Reconfigure the tax code so everybody can buy health insurance with tax-sheltered money. Create a U.S. version of the universal consumer-driven Swiss health system which provides quality care at a one-third lower cost than ours. The Swiss requires all people to buy health insurance (the poor receive funds to buy insurance, just like everybody else.

The Plan

Here’s the plan, borrowed in part from the writings and books of Senator Tom Coburn of Oklahoma and Professor Regina Herzlinger of Harvard Business School.

1. Provide universal coverage.

2. Require everybody to buy insurance, using tax-sheltered money.

3. To prevent bankruptcy, have insurance cover possible catastrophic events, based on all expenses exceeding some percent of income and assets.

4. Have government subsidize all those who cannot afford to buy in.

5. Let hospitals and providers bundle care as they wish and let them quote their own prices based on published information.

6. Require published data on quality, performance, and outcomes.

7. Risk adjust prices, so providers can make a reasonable profit for caring for the sicker among us.

8. Encourage and incentivize providers to compete by innovating to create delivery systems that insurers will be interested in covering.

This plan is about individual free-market principles instead of government mandates. It encourages innovations to provide more and better care for less. It discourages third party bureaucracies that reward the status quo. It fosters patient-centered and patient-friendly care.

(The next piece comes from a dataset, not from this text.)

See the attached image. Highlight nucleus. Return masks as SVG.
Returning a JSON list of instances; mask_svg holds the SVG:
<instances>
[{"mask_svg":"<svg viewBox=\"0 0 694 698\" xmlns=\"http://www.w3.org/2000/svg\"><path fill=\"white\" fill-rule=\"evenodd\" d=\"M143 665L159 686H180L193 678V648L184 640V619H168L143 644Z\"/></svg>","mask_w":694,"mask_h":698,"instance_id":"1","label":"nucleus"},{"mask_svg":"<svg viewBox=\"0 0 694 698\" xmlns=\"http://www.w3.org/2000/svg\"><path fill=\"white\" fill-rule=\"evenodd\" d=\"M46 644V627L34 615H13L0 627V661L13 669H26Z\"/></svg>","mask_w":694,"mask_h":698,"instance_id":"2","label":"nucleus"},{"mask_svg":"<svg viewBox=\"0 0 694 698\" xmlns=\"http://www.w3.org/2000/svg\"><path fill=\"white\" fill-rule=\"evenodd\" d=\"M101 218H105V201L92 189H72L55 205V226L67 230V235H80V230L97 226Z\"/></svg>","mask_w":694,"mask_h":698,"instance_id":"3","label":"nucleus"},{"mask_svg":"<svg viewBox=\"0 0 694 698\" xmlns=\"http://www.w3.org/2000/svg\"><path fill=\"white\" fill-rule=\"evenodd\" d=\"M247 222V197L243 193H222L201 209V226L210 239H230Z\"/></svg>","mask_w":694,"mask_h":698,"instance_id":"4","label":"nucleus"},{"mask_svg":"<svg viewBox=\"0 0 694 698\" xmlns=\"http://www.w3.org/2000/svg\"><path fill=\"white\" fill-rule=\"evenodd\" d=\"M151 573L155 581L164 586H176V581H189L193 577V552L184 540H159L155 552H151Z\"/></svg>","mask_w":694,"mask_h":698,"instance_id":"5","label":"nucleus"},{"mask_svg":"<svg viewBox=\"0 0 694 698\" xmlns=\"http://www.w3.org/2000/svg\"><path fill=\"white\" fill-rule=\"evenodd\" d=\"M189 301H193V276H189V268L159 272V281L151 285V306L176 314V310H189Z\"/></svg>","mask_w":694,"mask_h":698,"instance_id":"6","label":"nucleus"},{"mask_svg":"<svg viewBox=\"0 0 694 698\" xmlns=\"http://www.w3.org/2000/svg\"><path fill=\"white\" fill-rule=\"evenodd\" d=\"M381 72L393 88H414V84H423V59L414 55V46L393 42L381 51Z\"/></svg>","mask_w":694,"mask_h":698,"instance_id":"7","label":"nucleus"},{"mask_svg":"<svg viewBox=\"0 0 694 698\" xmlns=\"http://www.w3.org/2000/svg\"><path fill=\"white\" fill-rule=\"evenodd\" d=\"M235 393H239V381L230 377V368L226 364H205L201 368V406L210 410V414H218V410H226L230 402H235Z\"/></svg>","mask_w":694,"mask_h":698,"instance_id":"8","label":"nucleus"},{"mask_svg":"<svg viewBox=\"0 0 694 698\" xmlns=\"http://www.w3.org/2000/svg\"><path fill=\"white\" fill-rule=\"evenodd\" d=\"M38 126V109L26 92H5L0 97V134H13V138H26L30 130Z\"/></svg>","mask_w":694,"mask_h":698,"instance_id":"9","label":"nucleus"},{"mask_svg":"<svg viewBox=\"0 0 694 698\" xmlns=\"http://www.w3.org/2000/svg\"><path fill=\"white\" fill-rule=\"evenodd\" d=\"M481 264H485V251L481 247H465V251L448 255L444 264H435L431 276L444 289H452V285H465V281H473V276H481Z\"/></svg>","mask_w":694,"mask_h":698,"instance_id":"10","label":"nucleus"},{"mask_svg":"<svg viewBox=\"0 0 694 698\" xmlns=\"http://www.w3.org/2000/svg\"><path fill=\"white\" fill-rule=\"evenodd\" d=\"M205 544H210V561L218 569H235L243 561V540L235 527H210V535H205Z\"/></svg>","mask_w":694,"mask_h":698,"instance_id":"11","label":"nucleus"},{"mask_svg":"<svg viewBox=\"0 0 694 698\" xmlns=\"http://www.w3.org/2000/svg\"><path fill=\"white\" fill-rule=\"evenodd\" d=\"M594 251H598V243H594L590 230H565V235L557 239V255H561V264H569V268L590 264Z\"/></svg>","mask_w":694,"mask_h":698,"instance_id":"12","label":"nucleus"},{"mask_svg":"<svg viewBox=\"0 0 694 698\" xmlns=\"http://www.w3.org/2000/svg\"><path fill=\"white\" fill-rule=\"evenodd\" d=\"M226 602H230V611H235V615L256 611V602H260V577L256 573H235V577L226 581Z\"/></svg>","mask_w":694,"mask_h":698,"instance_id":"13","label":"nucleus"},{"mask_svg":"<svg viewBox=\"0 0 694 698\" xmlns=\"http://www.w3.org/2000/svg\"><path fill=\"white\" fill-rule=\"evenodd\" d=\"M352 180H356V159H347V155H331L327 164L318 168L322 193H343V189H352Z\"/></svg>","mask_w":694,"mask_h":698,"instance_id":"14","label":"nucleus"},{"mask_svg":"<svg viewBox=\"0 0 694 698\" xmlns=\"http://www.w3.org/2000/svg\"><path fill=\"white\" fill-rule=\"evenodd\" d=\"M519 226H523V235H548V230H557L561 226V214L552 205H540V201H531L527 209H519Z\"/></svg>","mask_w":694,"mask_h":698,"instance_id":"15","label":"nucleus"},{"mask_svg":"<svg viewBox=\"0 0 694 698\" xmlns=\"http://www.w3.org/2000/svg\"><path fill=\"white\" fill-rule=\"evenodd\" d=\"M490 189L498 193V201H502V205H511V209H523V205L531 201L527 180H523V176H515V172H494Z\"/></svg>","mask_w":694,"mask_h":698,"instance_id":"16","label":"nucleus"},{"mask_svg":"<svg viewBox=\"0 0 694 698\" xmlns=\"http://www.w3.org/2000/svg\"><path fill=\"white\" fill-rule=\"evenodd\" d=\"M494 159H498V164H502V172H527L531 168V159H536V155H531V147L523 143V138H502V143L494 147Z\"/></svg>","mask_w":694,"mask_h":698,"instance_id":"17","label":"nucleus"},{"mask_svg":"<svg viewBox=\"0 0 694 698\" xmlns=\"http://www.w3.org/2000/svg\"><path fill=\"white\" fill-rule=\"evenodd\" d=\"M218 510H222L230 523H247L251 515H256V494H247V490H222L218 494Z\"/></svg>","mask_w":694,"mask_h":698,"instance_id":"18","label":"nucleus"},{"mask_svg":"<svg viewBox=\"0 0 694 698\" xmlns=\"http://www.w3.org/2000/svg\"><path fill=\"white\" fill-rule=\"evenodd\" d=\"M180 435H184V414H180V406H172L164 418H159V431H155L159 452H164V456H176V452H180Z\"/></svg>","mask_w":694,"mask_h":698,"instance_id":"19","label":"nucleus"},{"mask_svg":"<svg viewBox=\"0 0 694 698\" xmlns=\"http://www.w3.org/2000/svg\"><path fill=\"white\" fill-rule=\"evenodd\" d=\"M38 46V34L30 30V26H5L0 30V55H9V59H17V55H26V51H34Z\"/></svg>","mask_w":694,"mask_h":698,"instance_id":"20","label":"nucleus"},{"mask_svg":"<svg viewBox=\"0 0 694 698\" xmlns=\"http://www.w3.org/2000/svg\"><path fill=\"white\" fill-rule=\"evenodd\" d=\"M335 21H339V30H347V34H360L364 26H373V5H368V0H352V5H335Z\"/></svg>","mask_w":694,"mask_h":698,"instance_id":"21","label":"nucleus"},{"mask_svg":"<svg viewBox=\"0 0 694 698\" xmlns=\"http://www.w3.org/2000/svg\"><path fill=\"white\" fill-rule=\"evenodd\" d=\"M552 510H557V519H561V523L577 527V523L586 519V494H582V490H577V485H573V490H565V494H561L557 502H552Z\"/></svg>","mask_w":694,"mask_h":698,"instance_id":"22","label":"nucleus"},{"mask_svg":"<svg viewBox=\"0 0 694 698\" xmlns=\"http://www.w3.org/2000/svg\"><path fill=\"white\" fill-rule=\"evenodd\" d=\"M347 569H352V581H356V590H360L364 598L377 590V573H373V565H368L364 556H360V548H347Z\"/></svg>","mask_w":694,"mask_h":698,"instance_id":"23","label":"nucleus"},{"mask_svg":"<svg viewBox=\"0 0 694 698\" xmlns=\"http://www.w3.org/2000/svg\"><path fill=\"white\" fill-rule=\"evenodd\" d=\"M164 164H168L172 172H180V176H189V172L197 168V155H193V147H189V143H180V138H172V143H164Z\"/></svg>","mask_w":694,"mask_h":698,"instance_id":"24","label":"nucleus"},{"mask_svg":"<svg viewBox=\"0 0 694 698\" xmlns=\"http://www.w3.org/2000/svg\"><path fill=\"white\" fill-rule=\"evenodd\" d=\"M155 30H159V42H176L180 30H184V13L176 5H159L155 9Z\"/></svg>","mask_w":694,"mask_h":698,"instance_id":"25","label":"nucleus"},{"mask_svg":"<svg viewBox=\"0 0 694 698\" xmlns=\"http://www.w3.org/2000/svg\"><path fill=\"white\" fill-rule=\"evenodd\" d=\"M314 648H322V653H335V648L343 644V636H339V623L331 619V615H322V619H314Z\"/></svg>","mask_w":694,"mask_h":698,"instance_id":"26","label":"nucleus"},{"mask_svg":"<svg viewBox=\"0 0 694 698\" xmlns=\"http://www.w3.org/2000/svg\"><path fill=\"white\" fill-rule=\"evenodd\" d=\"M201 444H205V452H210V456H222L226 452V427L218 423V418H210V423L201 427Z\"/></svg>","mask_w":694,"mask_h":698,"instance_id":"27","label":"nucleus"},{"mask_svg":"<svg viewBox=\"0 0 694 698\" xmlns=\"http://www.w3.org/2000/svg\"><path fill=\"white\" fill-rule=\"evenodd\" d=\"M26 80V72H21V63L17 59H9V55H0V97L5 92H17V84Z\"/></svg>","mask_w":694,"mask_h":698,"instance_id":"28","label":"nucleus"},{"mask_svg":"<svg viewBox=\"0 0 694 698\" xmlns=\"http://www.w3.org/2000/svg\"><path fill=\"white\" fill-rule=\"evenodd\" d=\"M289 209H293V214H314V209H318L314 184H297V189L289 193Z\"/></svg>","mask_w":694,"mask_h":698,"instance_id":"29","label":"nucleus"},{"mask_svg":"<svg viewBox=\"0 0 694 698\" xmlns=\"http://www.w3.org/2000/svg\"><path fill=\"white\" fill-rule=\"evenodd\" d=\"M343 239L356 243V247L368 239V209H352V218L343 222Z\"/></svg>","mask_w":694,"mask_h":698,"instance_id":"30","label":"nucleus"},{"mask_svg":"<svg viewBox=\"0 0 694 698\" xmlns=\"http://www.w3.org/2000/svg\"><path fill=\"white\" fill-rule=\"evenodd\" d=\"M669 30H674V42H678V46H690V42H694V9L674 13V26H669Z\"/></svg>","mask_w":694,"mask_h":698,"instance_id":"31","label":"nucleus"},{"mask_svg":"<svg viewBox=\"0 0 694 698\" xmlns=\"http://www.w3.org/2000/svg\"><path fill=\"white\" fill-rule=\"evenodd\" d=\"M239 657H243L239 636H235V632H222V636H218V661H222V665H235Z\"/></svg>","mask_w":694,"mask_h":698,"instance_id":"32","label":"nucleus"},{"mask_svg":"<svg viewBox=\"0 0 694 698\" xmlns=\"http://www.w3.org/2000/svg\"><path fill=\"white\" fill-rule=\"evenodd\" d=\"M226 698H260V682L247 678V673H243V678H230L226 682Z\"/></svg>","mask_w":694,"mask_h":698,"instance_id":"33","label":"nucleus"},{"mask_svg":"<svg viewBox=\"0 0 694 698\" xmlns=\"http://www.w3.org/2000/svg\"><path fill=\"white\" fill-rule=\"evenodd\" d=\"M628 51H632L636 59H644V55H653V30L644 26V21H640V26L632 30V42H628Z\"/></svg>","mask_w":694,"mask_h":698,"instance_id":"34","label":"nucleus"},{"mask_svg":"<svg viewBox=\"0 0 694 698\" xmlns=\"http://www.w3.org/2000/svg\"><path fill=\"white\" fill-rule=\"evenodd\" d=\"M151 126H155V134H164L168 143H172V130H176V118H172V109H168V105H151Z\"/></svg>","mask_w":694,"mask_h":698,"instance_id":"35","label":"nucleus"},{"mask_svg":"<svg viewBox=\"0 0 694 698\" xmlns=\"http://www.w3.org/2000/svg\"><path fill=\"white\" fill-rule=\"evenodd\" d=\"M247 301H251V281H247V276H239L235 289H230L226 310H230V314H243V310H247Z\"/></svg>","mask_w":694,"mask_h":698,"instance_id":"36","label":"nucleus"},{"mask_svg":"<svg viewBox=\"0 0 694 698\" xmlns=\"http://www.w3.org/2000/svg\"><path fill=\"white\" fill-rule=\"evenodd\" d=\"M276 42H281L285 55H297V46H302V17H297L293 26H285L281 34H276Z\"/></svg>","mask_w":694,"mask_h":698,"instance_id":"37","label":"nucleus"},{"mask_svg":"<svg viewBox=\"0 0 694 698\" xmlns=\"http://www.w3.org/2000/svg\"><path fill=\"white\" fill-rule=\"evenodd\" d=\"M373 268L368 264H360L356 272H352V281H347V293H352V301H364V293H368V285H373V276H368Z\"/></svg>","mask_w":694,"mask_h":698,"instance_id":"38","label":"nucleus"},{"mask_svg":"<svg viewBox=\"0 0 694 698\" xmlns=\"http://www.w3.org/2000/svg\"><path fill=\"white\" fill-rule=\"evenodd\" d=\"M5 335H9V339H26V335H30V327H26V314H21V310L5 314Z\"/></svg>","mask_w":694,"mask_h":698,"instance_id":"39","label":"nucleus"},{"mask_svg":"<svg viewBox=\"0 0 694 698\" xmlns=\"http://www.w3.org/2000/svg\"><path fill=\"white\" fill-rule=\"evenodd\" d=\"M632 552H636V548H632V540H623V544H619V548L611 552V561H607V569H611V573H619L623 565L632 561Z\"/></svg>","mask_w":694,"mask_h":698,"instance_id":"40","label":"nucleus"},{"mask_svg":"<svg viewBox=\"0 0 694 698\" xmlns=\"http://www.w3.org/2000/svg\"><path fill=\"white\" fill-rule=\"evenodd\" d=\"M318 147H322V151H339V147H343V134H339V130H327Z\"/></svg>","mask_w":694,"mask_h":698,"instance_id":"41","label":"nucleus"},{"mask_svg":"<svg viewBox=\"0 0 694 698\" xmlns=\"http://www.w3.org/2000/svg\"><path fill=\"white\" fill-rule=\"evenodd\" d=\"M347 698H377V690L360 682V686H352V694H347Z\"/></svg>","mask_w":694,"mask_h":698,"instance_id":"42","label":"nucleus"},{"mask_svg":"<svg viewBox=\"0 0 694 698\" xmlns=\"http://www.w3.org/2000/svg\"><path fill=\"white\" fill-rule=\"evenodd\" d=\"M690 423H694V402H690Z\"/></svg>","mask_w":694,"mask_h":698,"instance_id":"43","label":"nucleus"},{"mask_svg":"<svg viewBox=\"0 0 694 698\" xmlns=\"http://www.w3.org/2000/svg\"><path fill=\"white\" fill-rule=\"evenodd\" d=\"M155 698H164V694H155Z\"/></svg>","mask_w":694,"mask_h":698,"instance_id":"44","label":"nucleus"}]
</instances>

To bring about this ideal system, the job of Congress will be to pass laws that allow you to buy your own insurance, to help create information about cost and quality using health information technologies, and to transfer money to the poor. Senators, representatives and national politicians must stop practicing medicine and get out of the way. They must let well -trained doctors do the doctoring and responsible informed patients do the shopping. We must stop doctors’ work and patients’ choices being dictated directly by insurers and government and indirectly by lawyers.

2 comments:

kevinh76 said...

Too simple and clean. The current House bill is more than 1000 pages of government control. That's what the congress wants, what it needs - endless regulation, confusion and most of all control. That's why government, especially congress can never fix the healthcare system. Anything they do will only make things worse. Case in point - HR 3200.

Thanks for your blog. I learn a lot from you.